This study will determine if the drug Atorvastatin (Lipitor) changes the genetic material found in blood cells of people with vascular (blood vessel) disease. Vascular diseases affect the blood flow in the body and can lead to a heart attack or stroke. Information gained from this study could be used to develop a more reliable blood test that predicts the risk of heart attack or stroke.

People 21 and older who have two or more risk factors for developing vascular disease are eligible for this study. Candidates are screened with a medical history, physical examination, electrocardiogram, ultrasound of the carotid (neck) arteries, blood tests, and check of blood pressure and heart rate.

Participants are randomly assigned to one of four treatment groups. Three groups receive Lipitor in a dose of either 10, 20 or 40 milligrams; the fourth group receives a placebo. All take the study drug for 3 months. In addition, they undergo the following tests and procedures:

Study Phase I (Months 2-4)

Participants in all groups are seen once a month at the NIH Clinical Center for blood tests and monitoring of drug side effects.
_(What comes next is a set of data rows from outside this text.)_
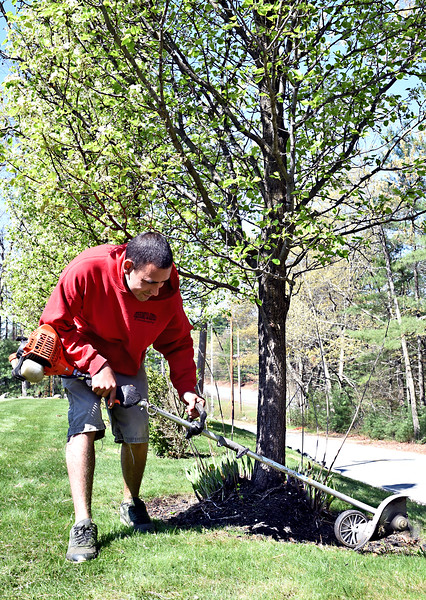 Andrew Muir 24 , owner of Muir Landscaping, doing edge trimming at a home in Pelham NH. SUN/ David H. Brow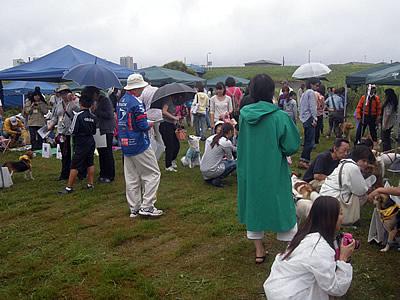 sinozaki32.jpg
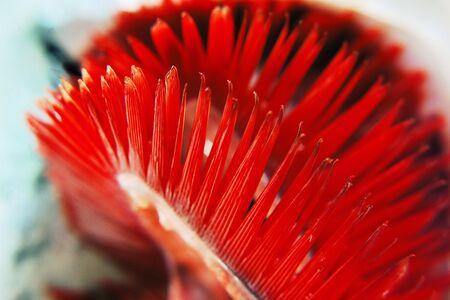 escamas de peces: Macro foto de una escamas de los peces con agallas rojas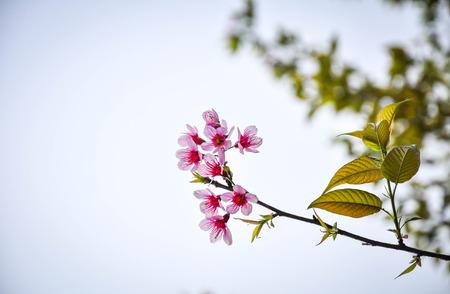 Pink cherry blossom springtime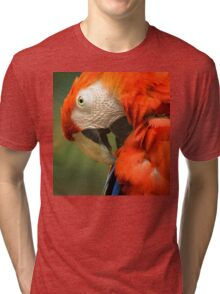 Red Parrot, the Scarlet Macaw – portrait Tri-blend T-Shirt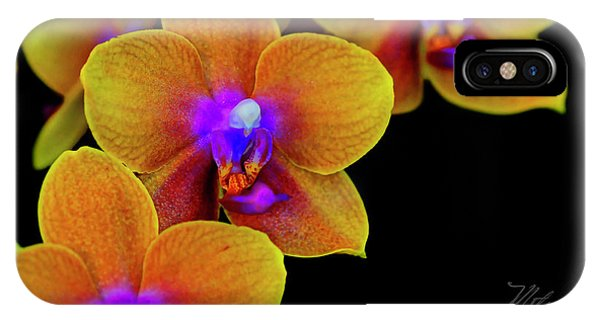 Orchid Study Ten IPhone Case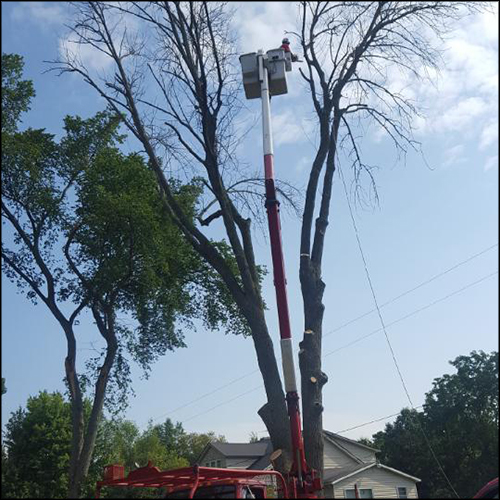 MAT-tree-removal-gallery-32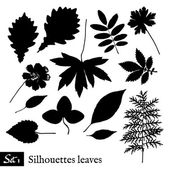 Set of Leaf Silhouettes. Isolated on white. — ストックベクタ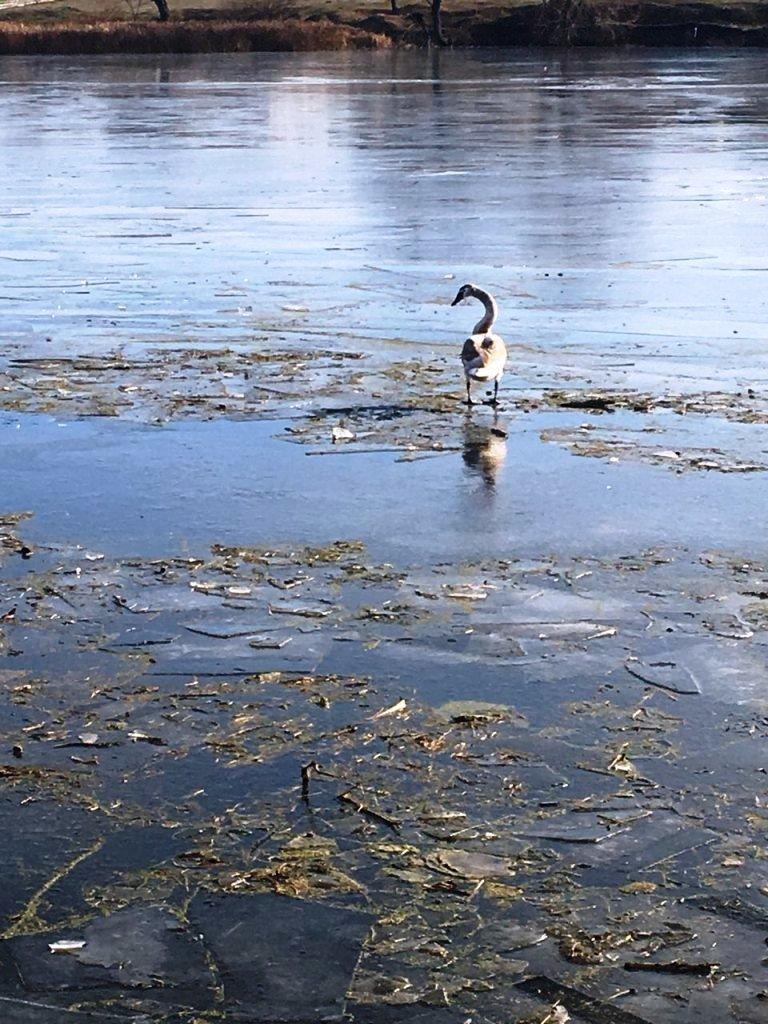 Спасение отбившегося от стаи лебедя под Белгородом не увенчалось успехом, фото-7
Study Phase 2 (Months 5-10)

  • Placebo group: Participants are given 40 mg of Lipitor for 3 months (months 5-7) and seen by a physician once a month during that time. Blood is drawn at the 7-month visit and then participants are referred back to their physicians. During months 8, 9 and 10, participants are called once a month to check on their health. Participation ends after the tenth month.
  • Lipitor group: Participants are referred back to their physicians for months 5 and 6 and are called once a month. During month 7, they return to the clinic for a follow-up evaluation and blood test. Participation ends after the seventh month.
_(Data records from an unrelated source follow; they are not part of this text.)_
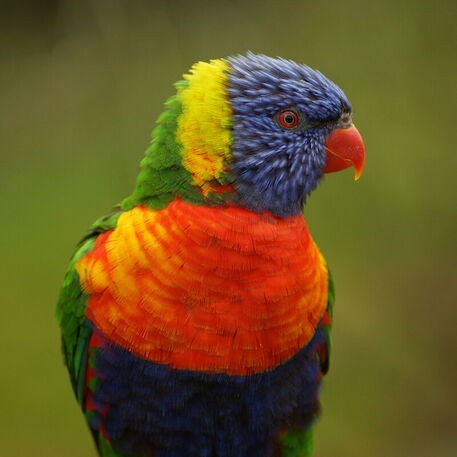 Regenbogenloritrichoglossus-moluccanusvogelparkmarlow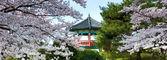 Panoramic of a Korean pavilion. — Stock Photo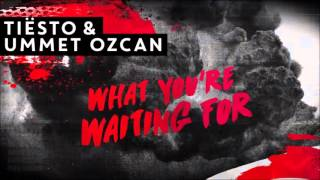 Tiësto & Ummet Ozcan - What You're Waiting For (Original Mix)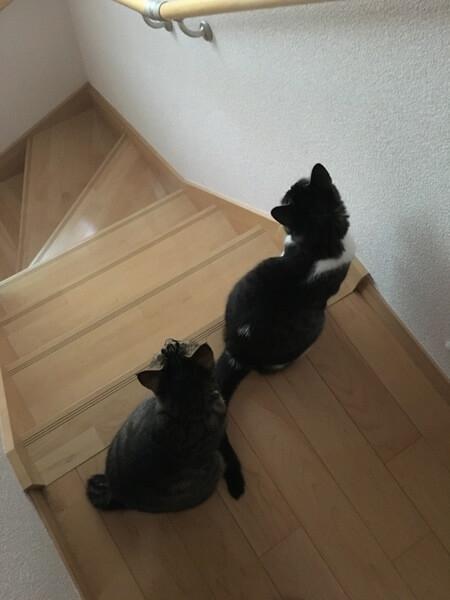 猫のあるある行動:整列好き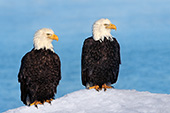 Pair of eagles on a snow-covered cliff (winter)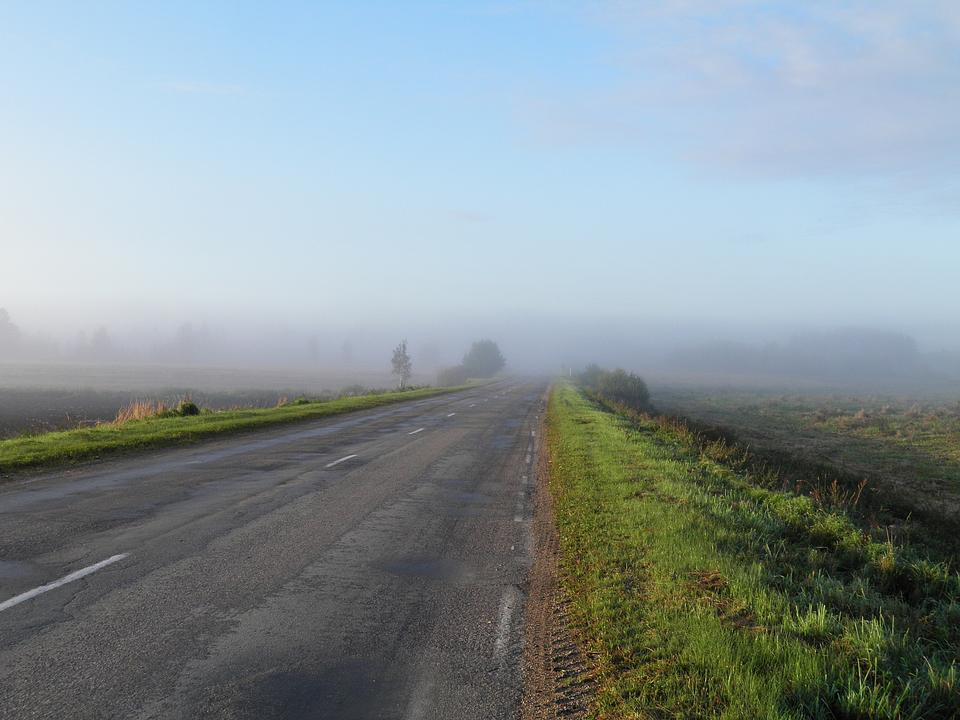 Free Road with fog in the morning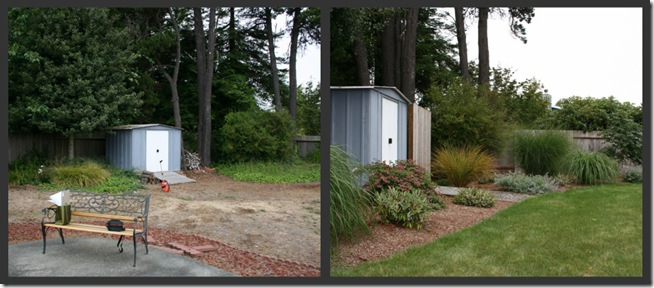 Before After McKinleyville Garden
Background: Atherosclerosis and its consequences - coronary heart disease and stroke - are principal causes of mortality in developed countries. Being able to accurately predict an individual's risk of vascular disease is needed for preventive strategies and measuring the effectiveness thereof. Current risk assessment tools are imperfect at best. It is possible that information from gene expression profiling of peripheral white blood cells may add predictive information about vascular risk. We previously identified a panel of 78 genes in the peripheral blood that correlated with an individual's future risk of stroke. We hypothesize that gene expression in white blood cells will be modified by an intervention that has been shown to reduce vascular risk via anti-inflammatory mechanisms: the 3-hydroxy-3-methylglutaryl coenzyme A (HMGCoA) reductase inhibitor class of lipid lowering drugs, known as "statins". The vascular protective effects of statins appear to be due in part to immune modulation and to be dose-dependent. Statin administration has been shown to modulate gene expression in peripheral blood mononuclear cells in vitro.
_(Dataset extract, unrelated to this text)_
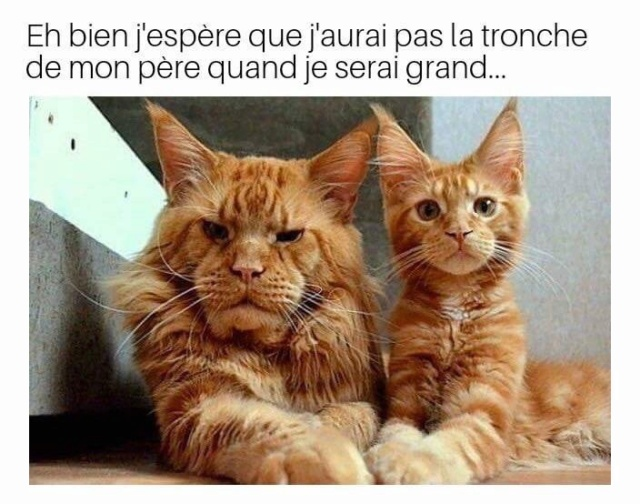 Topic des chats - Page 14 B5280510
Objectives: Overall: To determine if atorvastatin modulates gene expression in peripheral blood mononuclear cells in a dose dependent manner in a cohort of subjects at risk of vascular disease. Specific: To determine if: (1) Inflammatory genes are specifically and temporarily modified by atrovastatin in a dose dependent manner; (2) A previously defined panel of 78 genes is included among the genes modified by atorvastatin; and (3) Gene expression changes correlate the degree of gene expression modulation by atorvastatin with the degree of lipid lowering and other inflammatory parameters such as high sensitivity C-reactive protein.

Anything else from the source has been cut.